Dominique Horwitz
100 Prozent emotional
Zu Hause abschalten? Das kann Dominique Horwitz (RC Hamburg-Altona) nicht. Und den Spagat zwischen Beruf und Familie meistern? Schafft er „überhaupt nicht“. „Daheim ist immer mein Arbeitszimmer in der Nähe“, sagt der Schauspieler und Sänger, der sich selbst als „arbeitswütig“ bezeichnet. Sein Leben auf der Überholspur kann er nur unterbrechen, wenn er das Land verlässt. Das Ziel ist nicht entscheidend. Warm und sonnig muss es sein. „Ich muss fliehen“, sagt er. Denn der 56-Jährige weiß, dass die „Flucht in die Sonne“ seine einzige Rettung ist, um gelegentlich seine Kräfte wieder zu bündeln. „Ich lebe mein Leben wirklich hochtourig, aber bei weniger Umdrehungen wüsste ich nicht, ob der Motor überhaupt anspränge“, sagt er. Ob als Schauspieler, als Sänger, Interpret oder Regisseur – alles, was Dominique Horwitz beruflich anpackt, betreibt er mit äußerster Ernsthaftigkeit. „Die Arbeit ist aufwühlend, faszinierend und zehrt dermaßen an einem, dass man sie nur ausüben kann, wenn man sich ihr ganz hingibt.“
In seinen vielseitigen Projekten steht die Schauspielerei immer im Vordergrund. „Die Hauptrolle, die ich andauernd spiele, heißt Dominique Horwitz. Ein Teil der Figur, die ich im Leben zu spielen habe, ist die Auseinandersetzung mit der Kunst.“ Als Jugendlicher wollte er Kaufmann werden. „Handel“, sagt er, „ist der Beginn von Kommunikation und letztlich auch von Kunst. Kunst ist eine Art der Kommunikation, die zur Ware wird.“ In seiner Vorstellung waren große Kaufleute Abenteurer, die viel riskieren. Ein Bild, das Dominique Horwitz noch heute gefällt und in dem er sich selbst wiederfindet. Der Schauspieler ist ein großer Gegner von Sicherheit: „Je größer das künstlerische Risiko, desto lohnenswerter erscheint es mir. Ich muss mir meinen Mut immer wieder beweisen und es ist mein Weg, etwas von mir zu zeigen.“ Dominique Horwitz erlaubt sich selber nicht, sich hinter Dingen zu verstecken, die er schon kann. Er arbeitete gerade als Verkäufer in der Herrenartikel- Abteilung im Berliner KaDeWe, als ihn sein Freund Christian Berkel für eine kleine Fernsehrolle als Schauspieler empfahl, nachdem sie vorher zusammen im Schultheater gespielt hatten.
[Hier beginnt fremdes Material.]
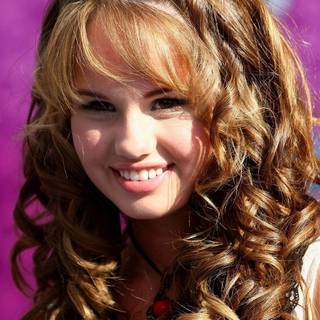 Debby Ryan wallpaper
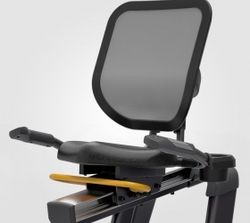 Велотренажёр Matrix R30XIR 2021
Der Grundstein für seine künstlerische Laufbahn war gelegt. Es folgten hauptsächlich Theaterengagements. 1989 war er dann in Dieter Wedels „Der große Bellheim“ zu sehen, drei Jahre später folgte die Hauptrolle in Josef Vilsmaiers „Stalingrad“. Als Sänger machte er sich unter anderem einen Namen mit Interpretationen der „Dreigroschenoper“ nach Brecht und Weill sowie von Jacques Brel. Mit seinem ersten Brel-Programm stand der gebürtige Franzose, der mit 14 Jahren mit seinen Eltern nach Berlin zog, bereits im Jahr 1984 zum ersten Mal auf der Bühne. „Wenn ich mich mit Musik beschäftige, spielt das Dramatische die Hauptrolle“, sagt Dominique Horwitz. Das passt. Denn auch als Mensch außerhalb der Bühne ist er „sehr impulsiv und zu 100 Prozent emotional“. Im Jahr 2006 bei den Bad Hersfelder Festspielen führte er mit der Inszenierung der Dreigroschenoper zum ersten Mal Regie. Wieder einmal stellte er sich der Herausforderung eines neuen Arbeitsfeldes und bewies sich selbst seinen Mut. „Ich komme gar nicht in die Situation, mir einzubilden, dass ich irgendetwas perfekt beherrschen würde, damit immer ein möglichst großes Risiko bleibt.“ Ein besonders spannender Schritt für 2015 ist jetzt schon in der Planung: Zum ersten Mal wird Dominique Horwitz unter der Regie seiner Tochter Miriam ein Theaterstück spielen.